Proposal to make webpage GDPR Compliant
All the work has to be done on the 4 versions of the site (4 languages):
.com | .com/es | .com/pt | .com/de
Scope of work
2) Opt-in Forms: All the blog forms have to be made opt-in and double opt-in
3) Template modification and creation:
- 1 new 'commercial' template for mail -> This one has logo, responsive design, colors etc (clean but good looking)
- 1 new 'personal' template for emails -> this one should look like a personal email (clean, no logo, good signature, no extra design or formatting.
Then transfer all the existing automation-emails to use one of these new templates and make sure the emails are GDPR compliant
4) Data Transfer disclosure
- Eyes on personal data transfer. Make sure that the data processors will ask for approval whenever they intend to transfer data outside the EU/EEA. The same rules apply when the data processors intend to subcontract part of the services they provide.
5) Data Protection Impact Assessments
6) Consent Has to taken from the Old customer base Through en e-mail campaign
7) As if now Now once a customer comes to our site, we start recording their behavior on site (cookies). This has to be stopped. Once they give consent, then we will start using cookies.

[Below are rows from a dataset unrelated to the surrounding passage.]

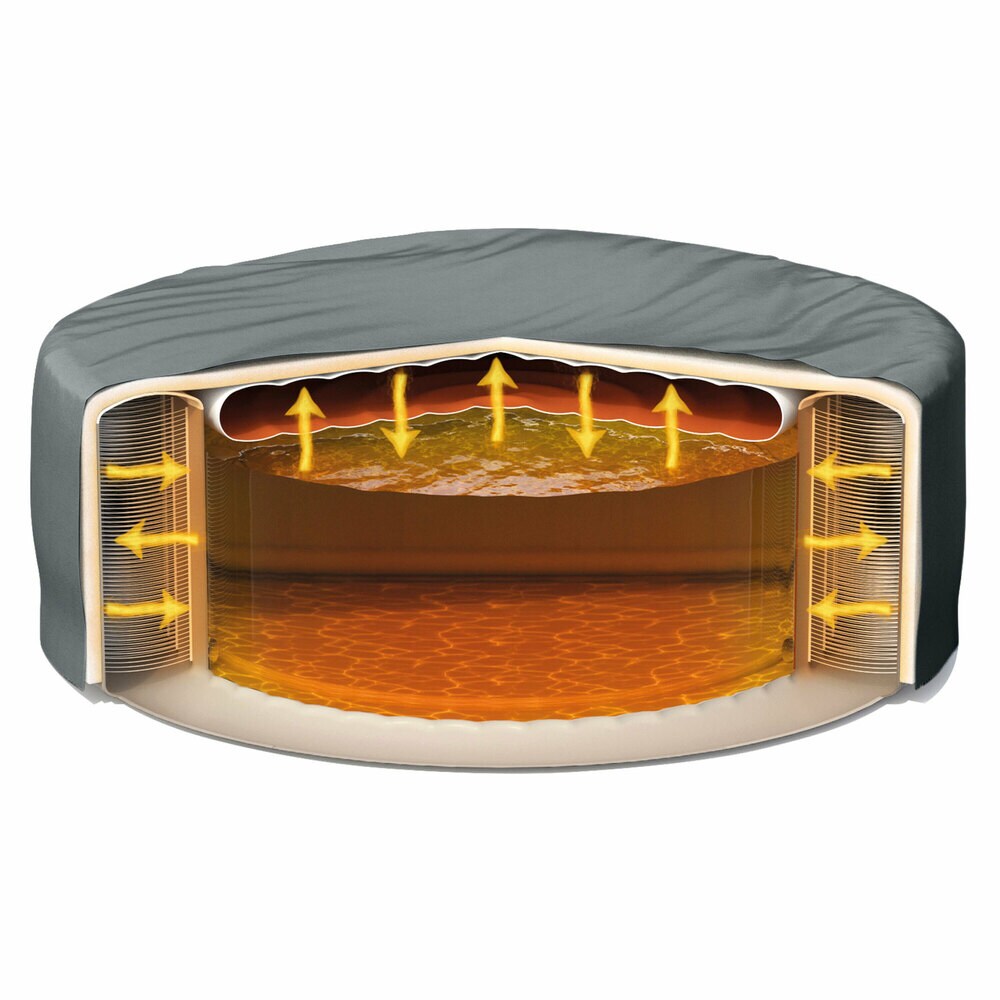 Intex 140 Jet 6-Person Inflatable Square Hot Tub (Cover Included)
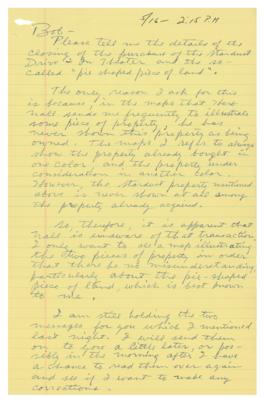 Lot #188 Howard Hughes Autograph Letter Signed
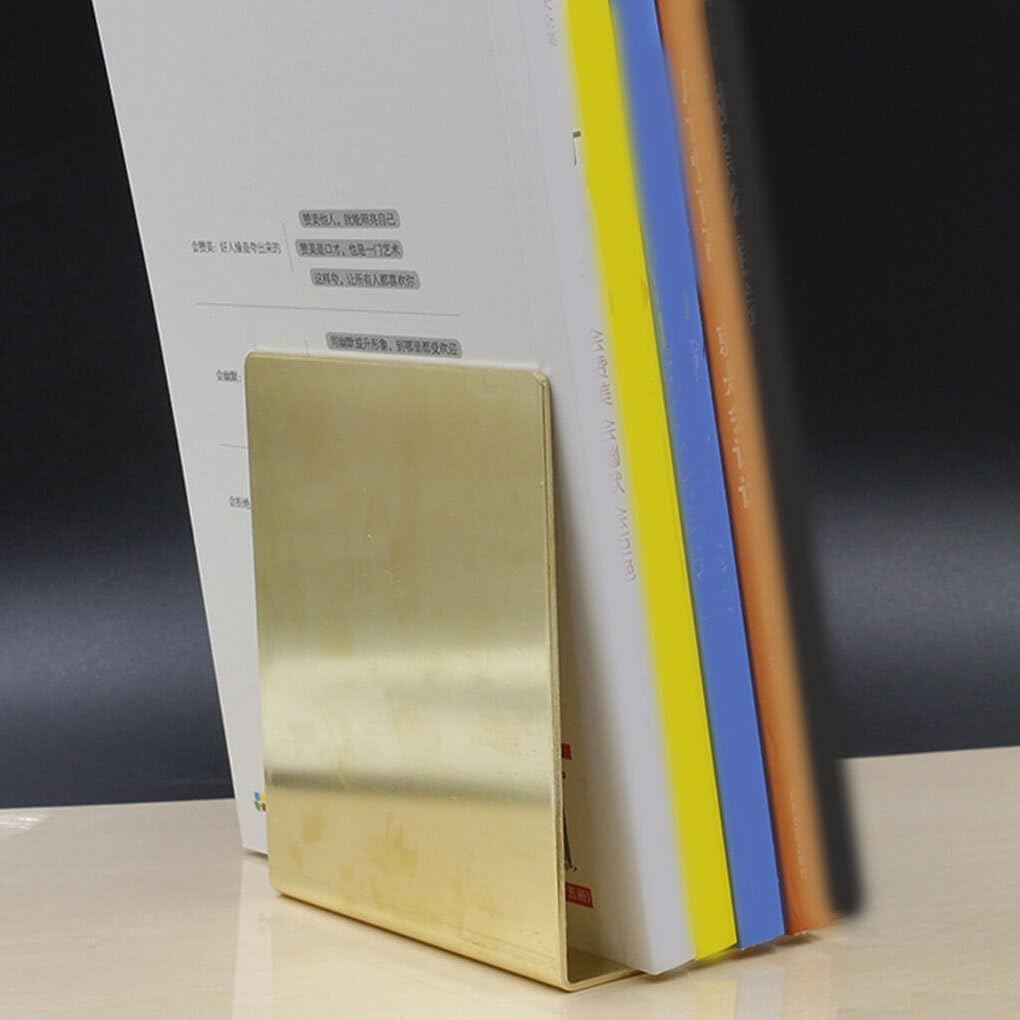 2 Stück/Set praktische und stilvolle Buchstützen – sichere und universelle, einzigartige und langlebige Buchstützen aus Messing, Kupfer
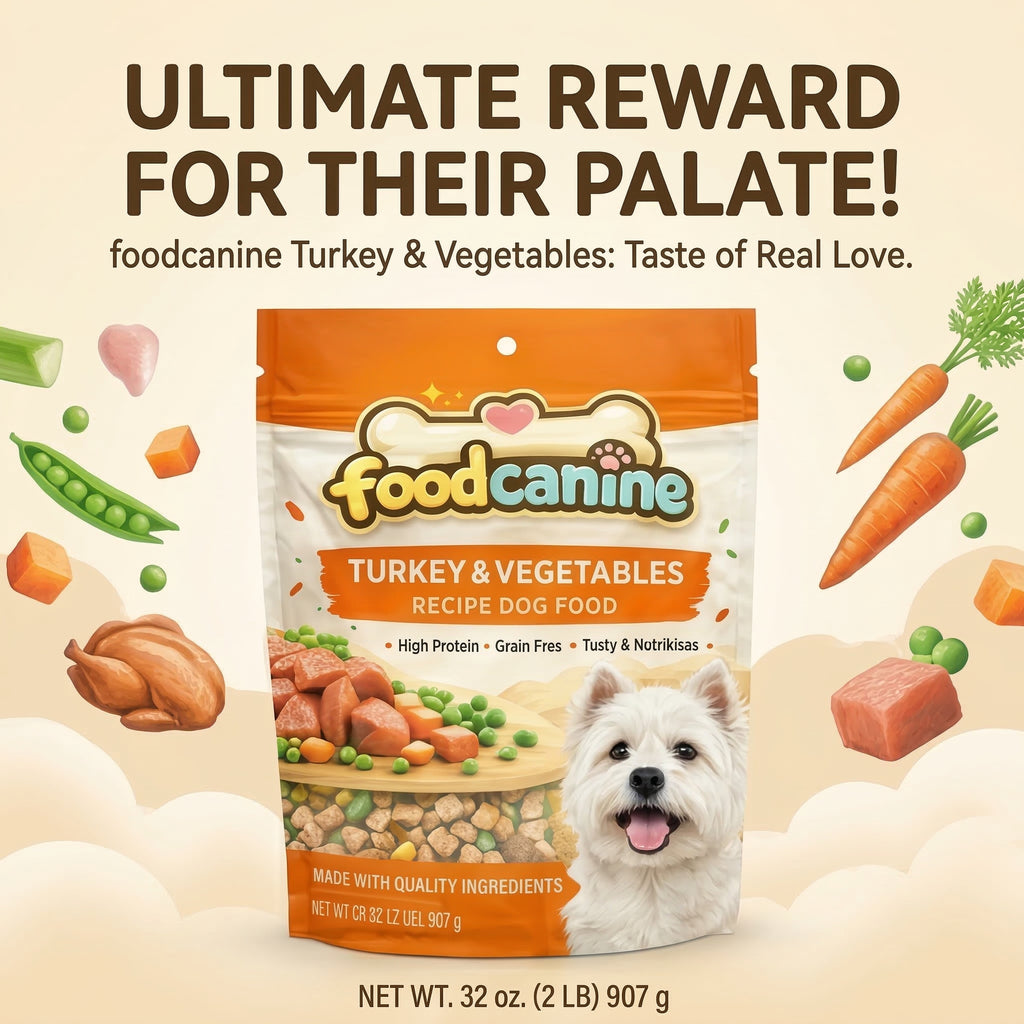 Turkey & Vegetables Recipe Dog Food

8) One additional work will be done: Blog subscribers should have the option to pick their email frequency: Instant notification, Monthly Notification or weekly Notification
Some concern was shown that how long you can keep customer data:
Our advice: As long as Required
Ref GDPR: Article 5 (1) 'b' and 'e' (The emphasis under the GDPR is data minimization, both in terms of the volume of data stored on individuals and how long it's retained. To summarise the legal requirements, Article 5 (e) of the GDPR states personal data shall be kept for no longer than is necessary for the purposes for which it is being processed.)